-- start of EXCERPT TO READ --

That the Palestinians have been victimized by the self-designated Jewish State funded by Jewish organizations and enabled through Jewish manipulation of America’s legislature and media would appear to be an irrelevancy to the self-righteous standard bearers adhering staunchly to what they choose to describe as their “anti-racist principles.” In a recent disagreeable incident involving the Students for Justice in Palestine at Stanford University a Nakba survivor Palestinian woman speaker was actually disinvited because it was feared that she might verbally challenge the legitimacy of the Zionist occupation of her former home. One wonders if the students would have censored an anti-Apartheid speaker from South Africa in a similar fashion in the 1980s?
I have sometimes noted how the Zionist conspiracy is international in nature, with hate crime legislation strictly enforced in places like France to sanction any criticism of Israel, which has been conveniently and incorrectly conflated with anti-Semitism. The latest focal point for making any critique of the Zionist enterprise unacceptable is Britain, and more particularly in the Labour Party, which once upon a time was viewed as the most progressive of the country’s three major parties. It also has long included Jewish Britons in senior party and government positions and is home to two formidable pressure groups, the Labour Friends of Israel and the Jewish Labour Movement.
Some recent Labour Party history is required. In September 2015 Jeremy Corbyn was elected leader of the parliamentary Labour Party to replace Ed Milliband. Corbyn, who has a long history as a human rights advocate and anti-interventionist in his foreign policy views, was considered a long shot when he began his leadership campaign but eventually won with nearly 60% of the vote due to “anti-establishment” fervor similar to what is taking place in the United States currently. Along the way, his campaign was assailed by a number of Jewish organizations in Britain based on allegations that he was hostile to Israel.
Corbyn had indeed been outspoken on Middle East policy as a member of the Palestine Solidarity Campaign, condemning the Israeli handling of the conflict in Gaza and denouncing what he describes as apartheid in Israel. He has supported a selective boycott of Israel and believes that weapons sales to it should be blocked. Asked on by an interviewer in July 2015 why he had referred to both Hamas and Hezbollah as “friends”, Corbyn replied, “I use it in a collective way, saying our friends are prepared to talk. Does it mean I agree with Hamas and what it does? No. Does it mean I agree with Hezbollah and what they do? No. What it means is that I think to bring about a peace process, you have to talk to people with whom you may profoundly disagree … There is not going to be a peace process unless there is talks involving Israel, Hezbollah and Hamas and I think everyone knows that.”

-- end of EXCERPT TO READ --

§ WRITTEN TASK 1:
In the excerpt, roughly what share of the vote did Corbyn win when he became Labour leader?
§ WRITTEN TASK 2:
Quote the excerpt word for word, starting with "That the Palestinians" and going on through "in the 1980s?".
You won't need the data for this.

-- start of DATA LINES --

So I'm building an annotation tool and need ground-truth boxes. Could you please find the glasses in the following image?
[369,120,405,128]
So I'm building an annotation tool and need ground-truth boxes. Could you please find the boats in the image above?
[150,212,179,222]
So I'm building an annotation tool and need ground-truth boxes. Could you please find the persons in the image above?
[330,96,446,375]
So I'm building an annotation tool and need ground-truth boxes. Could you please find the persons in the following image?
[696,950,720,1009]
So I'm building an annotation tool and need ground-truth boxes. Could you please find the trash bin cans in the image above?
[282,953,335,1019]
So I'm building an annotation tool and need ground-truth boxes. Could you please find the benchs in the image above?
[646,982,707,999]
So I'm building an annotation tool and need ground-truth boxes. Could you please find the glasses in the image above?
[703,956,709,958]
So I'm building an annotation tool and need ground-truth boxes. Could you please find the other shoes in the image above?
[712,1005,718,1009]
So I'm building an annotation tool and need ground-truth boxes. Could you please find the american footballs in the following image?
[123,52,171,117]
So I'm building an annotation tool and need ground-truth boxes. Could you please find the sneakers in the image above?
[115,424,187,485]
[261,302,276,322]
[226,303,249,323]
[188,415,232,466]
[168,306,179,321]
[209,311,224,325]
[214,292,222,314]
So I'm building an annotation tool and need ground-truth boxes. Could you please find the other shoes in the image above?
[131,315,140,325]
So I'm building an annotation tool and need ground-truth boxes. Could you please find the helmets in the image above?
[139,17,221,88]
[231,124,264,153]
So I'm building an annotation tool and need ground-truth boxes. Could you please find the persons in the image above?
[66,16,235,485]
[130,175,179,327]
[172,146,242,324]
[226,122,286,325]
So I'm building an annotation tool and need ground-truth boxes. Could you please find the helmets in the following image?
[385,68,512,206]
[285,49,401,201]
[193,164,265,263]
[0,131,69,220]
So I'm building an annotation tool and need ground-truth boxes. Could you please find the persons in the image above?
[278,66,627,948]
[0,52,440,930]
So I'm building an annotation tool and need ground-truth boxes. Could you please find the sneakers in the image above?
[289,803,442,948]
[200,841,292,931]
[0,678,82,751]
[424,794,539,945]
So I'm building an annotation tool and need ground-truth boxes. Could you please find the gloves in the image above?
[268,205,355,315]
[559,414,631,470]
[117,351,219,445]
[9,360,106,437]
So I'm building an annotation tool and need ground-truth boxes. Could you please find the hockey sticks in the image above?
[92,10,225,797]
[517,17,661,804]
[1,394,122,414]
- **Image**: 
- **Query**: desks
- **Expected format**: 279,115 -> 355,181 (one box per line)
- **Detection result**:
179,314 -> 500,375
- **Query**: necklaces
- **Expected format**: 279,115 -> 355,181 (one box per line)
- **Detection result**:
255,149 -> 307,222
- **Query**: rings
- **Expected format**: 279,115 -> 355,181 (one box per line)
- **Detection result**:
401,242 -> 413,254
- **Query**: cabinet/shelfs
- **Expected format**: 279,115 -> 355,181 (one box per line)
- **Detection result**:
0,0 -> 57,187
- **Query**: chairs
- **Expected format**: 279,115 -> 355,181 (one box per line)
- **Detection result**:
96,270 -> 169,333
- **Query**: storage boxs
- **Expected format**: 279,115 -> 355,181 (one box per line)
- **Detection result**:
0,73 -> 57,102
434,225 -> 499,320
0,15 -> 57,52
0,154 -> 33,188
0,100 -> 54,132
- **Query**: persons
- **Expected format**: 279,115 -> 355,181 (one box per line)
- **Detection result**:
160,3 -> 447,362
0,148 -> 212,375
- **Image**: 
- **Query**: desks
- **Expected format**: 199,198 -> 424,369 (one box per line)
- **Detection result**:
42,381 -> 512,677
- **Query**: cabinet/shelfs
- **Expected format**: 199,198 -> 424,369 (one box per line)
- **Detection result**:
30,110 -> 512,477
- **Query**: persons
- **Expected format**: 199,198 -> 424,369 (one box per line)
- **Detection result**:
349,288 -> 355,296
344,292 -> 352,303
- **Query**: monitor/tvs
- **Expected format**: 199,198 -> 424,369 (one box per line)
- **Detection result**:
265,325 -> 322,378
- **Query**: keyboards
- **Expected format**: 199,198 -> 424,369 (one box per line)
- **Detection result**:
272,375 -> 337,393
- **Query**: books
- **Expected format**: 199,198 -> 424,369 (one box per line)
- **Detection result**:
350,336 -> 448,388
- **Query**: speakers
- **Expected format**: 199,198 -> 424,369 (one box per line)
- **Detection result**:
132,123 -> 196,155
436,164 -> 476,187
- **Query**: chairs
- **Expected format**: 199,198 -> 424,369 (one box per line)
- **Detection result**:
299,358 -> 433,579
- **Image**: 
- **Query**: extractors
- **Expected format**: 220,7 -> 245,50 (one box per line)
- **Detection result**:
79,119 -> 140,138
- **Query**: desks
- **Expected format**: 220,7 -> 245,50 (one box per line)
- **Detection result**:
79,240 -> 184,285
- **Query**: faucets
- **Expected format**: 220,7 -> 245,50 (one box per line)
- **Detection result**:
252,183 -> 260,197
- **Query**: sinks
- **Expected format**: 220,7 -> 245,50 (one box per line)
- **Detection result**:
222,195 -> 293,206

-- end of DATA LINES --

§ CORRECT OUTPUT 1:
Nearly 60% of the vote.

§ CORRECT OUTPUT 2:
That the Palestinians have been victimized by the self-designated Jewish State funded by Jewish organizations and enabled through Jewish manipulation of America’s legislature and media would appear to be an irrelevancy to the self-righteous standard bearers adhering staunchly to what they choose to describe as their “anti-racist principles.” In a recent disagreeable incident involving the Students for Justice in Palestine at Stanford University a Nakba survivor Palestinian woman speaker was actually disinvited because it was feared that she might verbally challenge the legitimacy of the Zionist occupation of her former home. One wonders if the students would have censored an anti-Apartheid speaker from South Africa in a similar fashion in the 1980s?